Materials provided: Begin

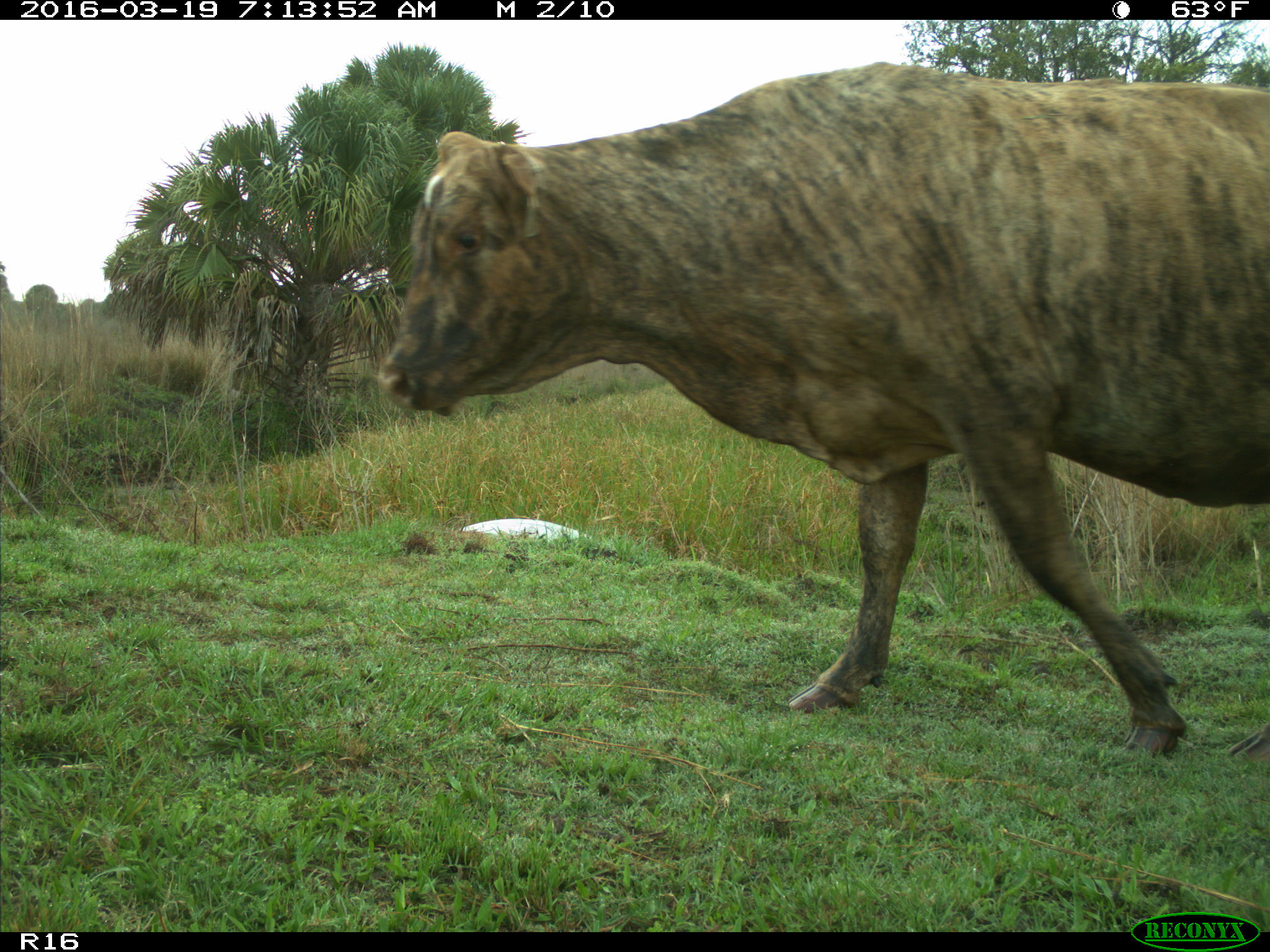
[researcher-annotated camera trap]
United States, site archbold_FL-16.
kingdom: Animalia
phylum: Chordata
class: Mammalia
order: Artiodactyla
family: Bovidae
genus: Bos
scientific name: Bos taurus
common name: domestic cow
Bos taurus (domestic cow).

Materials provided: End

◆ **Work request**
Print every line of the listing exactly, please, and leave the images out.

◆ **Exercise answer**
[researcher-annotated camera trap]
United States, site archbold_FL-16.
kingdom: Animalia
phylum: Chordata
class: Mammalia
order: Artiodactyla
family: Bovidae
genus: Bos
scientific name: Bos taurus
common name: domestic cow
Bos taurus (domestic cow).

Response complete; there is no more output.